Ugh.  I've been sick all week and haven't had much energy to get out and do too much or see much.  Luckily for you (since I know you're just dying to read something) I managed to get out the week before on the holiday they have here in Aug., but hadn't written about it yet (though photos have been up for a while).  Not sure what the holiday was for, but everyone was off of work, most of the stores were closed and the tourist sites were even more crowded than normal.  I took the opportunity to get out of town, with a small group from my French class, and head an hour and half northeast of Paris by car.

Here is my Journey to Camelot:

Okay, so it's not actually Camelot, which should be a given considering Camelot would've been in England not France, but some of you might recognize it as the legendary castle of Arthur due to the recent BBC series (also shown on Syfy in the US, and now on Netflix) called Merlin.  Actually there have been several other TV shows and movies to use this site for filming:
I think I've seen all of these (with the exception of Wizards of Waverly Place) and did find myself with a sense of deja vu (a French term, which ironically the French don't use).

(all TV/film references taken from wikipedia,


You can see why they choose this place to film.  It is picturesque and in remarkable condition.  That is not an accident, of course.  The castle (which is actually Chateau Pierrefonds) was mostly destroyed in the early 1600's and not rebuilt until the 1850's when Napoleon III intended it for a royal palace.  Alas, it wasn't destined to be inhabited by any royals and instead ended up as a museum when it was completed.  That's great for us since it has kept the reconstruction open to the public and well maintained.
Here is the guardian awaiting you as you climb the stairs to enter the palace.
There are now a bunch of empty stone rooms that are pretty standard castle stuff - cool to see, but not very photogenic.  After walking through several of those mostly empty stone chambers you wind up in the great hall.  This photo is taken from the middle looking toward one end, meaning this is only half the room.  Unfortunately this room, while brightly colored and well painted, is pretty empty.  Originally the great room was lined with suits of armor from various periods in history, but they have since all been removed.  Bummer, I dig that stuff.  Maybe I'll have to take a visit to Les Invalides in Paris to get my fix, but not until after tourist season is over.
Below is a picture of the chapel.  The base of this statue actually sits about 8ft. off the ground.  I couldn't take a picture of the whole room due to the giant Japanese tour group that always seemed to stand in front of anything that I wanted to take a photo of (including the one thing that was worth seeing in the great room - a giant model of the castle).  Thus the downside of being in France in Aug. - you are never alone, not even close to being alone.
After several minutes of waiting for the crowds to pass, I did get a picture of the entrance to the crypts.  Since this castle was never really lived in after being reconstructed, the crypts were never used.  If you didn't know better though you'd think you'd stepped into the burial ground of several hundred years of French royalty.  Apparently kings, and other nobles, would choose their coffin design well before they actually died.  They would hire a sculptor who would then make a prototype (or maybe a few), the king would give his blessing (or not) and the sculptor would then make the final version.  The "prototype coffin" would then just sit in some dusty corner, I guess.  Thankfully, historians located many of these prototypes, spanning a few hundred years and several families, and put them in the crypt of Pierrefonds Chateau.  The lighting is poor and no flash photography is allowed so this is the only photo you get.  This was probably the most impressive part about the tour.  I wish my French were better, as they had audio playing in the crypt at certain stations, supposedly voices of the "inhabitants".  Oh well, another reason to go back someday.
Here's a view of the town looking from the castle ramparts.   
Here's a better picture of the town taken after leaving the castle and getting some delicious coffee and creme brule ice cream.

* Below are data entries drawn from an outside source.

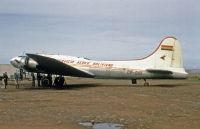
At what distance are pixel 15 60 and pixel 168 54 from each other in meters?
13.2

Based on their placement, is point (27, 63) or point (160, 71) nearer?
point (27, 63)

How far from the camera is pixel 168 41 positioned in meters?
34.8

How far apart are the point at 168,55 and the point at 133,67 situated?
3.14 metres

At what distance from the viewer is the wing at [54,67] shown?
31.5 m

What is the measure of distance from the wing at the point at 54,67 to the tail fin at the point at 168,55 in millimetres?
5893

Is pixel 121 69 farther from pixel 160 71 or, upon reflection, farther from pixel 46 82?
pixel 46 82

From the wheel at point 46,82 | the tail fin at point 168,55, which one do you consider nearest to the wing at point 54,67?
the wheel at point 46,82

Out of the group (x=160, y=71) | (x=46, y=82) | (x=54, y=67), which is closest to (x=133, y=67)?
(x=160, y=71)

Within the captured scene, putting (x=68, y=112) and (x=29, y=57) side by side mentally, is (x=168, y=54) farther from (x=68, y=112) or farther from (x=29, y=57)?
(x=68, y=112)

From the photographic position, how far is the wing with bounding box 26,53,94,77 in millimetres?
31547

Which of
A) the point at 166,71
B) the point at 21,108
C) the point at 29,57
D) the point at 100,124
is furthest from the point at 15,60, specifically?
the point at 100,124

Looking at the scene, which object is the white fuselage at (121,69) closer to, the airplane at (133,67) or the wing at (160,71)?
the airplane at (133,67)

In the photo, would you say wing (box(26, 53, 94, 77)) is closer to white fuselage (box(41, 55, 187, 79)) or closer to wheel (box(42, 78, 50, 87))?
white fuselage (box(41, 55, 187, 79))

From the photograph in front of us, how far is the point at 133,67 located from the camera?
34.6 m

Well, that's about it for now.  I am happy to report that I didn't find any signs of the invasion spreading to the country side.  The invaders seem to be content to inhabit large population centers for now.  If you're looking for a place to escape their reach, the country side seems to be a safe place ... for now.

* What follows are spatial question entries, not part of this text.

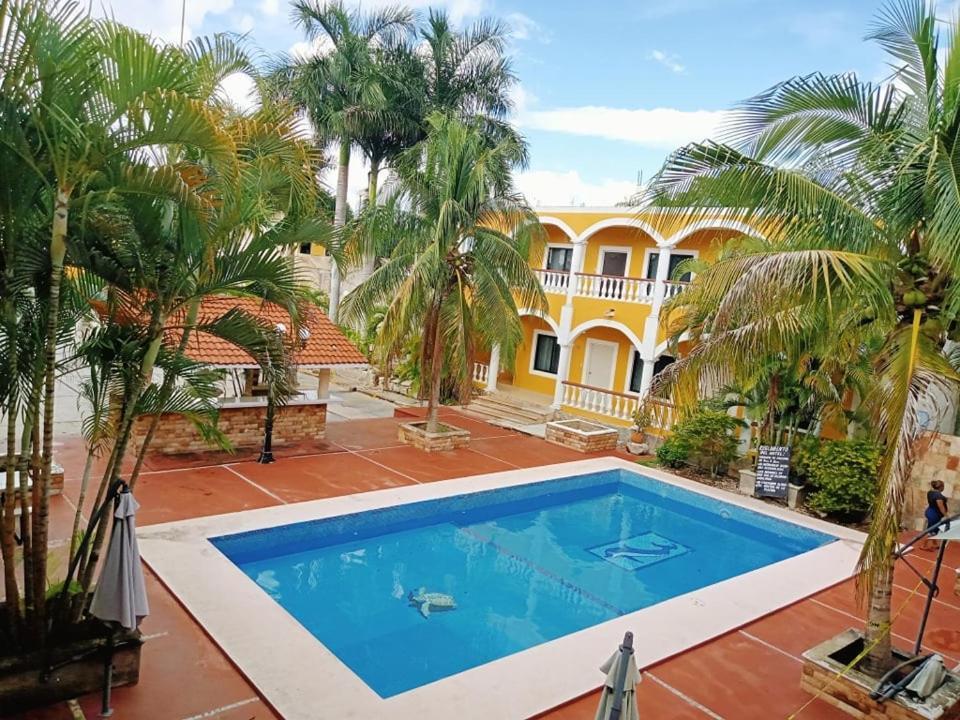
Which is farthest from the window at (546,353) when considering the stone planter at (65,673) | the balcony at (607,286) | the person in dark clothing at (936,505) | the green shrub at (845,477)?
the stone planter at (65,673)

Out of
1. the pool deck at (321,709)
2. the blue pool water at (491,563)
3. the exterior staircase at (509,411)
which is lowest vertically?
the blue pool water at (491,563)

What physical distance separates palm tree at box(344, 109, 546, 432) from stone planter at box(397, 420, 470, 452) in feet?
4.88

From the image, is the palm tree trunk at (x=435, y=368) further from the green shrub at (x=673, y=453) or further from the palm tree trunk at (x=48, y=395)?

Wednesday, August 21, 2013

A Day at the Beach

This post was authored by Charlotte: 

On the weekend we went to Ohope beach. We jumped the waves and some of us got soaking wet! It's still winter so we couldn't go swimming. We also built a few sand castles and wrote messages in the sand to our dad. The beach is on the Pacific Ocean, it was exciting  beacause we don't go to the beach very often because in New Mexico  we live 901 miles from the Pacific Ocean. We also went fishing at the harbor. But we didn't catch any fish :(, it was still fun though :) because we got to see other people's fish that they caught .

The tide came up and swept the castle away

View of Whale Island from Ohope Beach

Carson building the sandcastle

The water was just warm enough to jump the waves


Message to Dad

Harbor Side

Going to the beach was fun! And I can't wait to go again:)


Saturday, August 17, 2013

Run for your lives!

Apparently I'm too late.  The little aliens have spread all over the city.  They've been reportedly escaping (or invading, not sure of the source) since 1998 when they first appeared around Bastille.  As there are now thousands of them throughout Paris (a couple more pictured below) I'm afraid this city might be lost.  And it doesn't stop there.  There have been sitings in major cities all over the world, and they apparently currently inhabit the Hollywood sign in California.  After having countless sitings since my promenade around the 11th and 12th arr. last weekend I have stopped taking pictures of them so as avoid being reported to their leaders as a hostile entity.  I need to keep a low profile now if I am to monitor their activities.  Here are a couple I saw in Belleville (in the 11th) the other day.

Actually I lied.  This first one is just around the corner from me on the way to Bastille.  He's one of the larger ones I've seen.  Size and proximity to the location of the original sitings tell me this one's been around a while.  A smaller one surveying a street corner in Belleville is below.
I might just need to man the lookout at Parc Belleville myself.  It's one of the higher points in Paris and should give me a good vantage point from which to watch for more of these invasive alien blockheads.  See for yourself (Parc Belleville photo below).  Proximity to Bastille is also good here, though as that seems to be the point of origin I may run the danger of being over-run.
These petits etrangers (little foreigners in French) are certainly not stupid.  They have infiltrated our internet (you know, that series of pipes) and have setup a nice cover story for their appearances.  Apparently they are claiming to be the innocent product of a local Parisian street artist who has posted additional "art" projects in other cities he has visited.  I'm not so sure.  Until this is cleared up, rest assured I will be watching.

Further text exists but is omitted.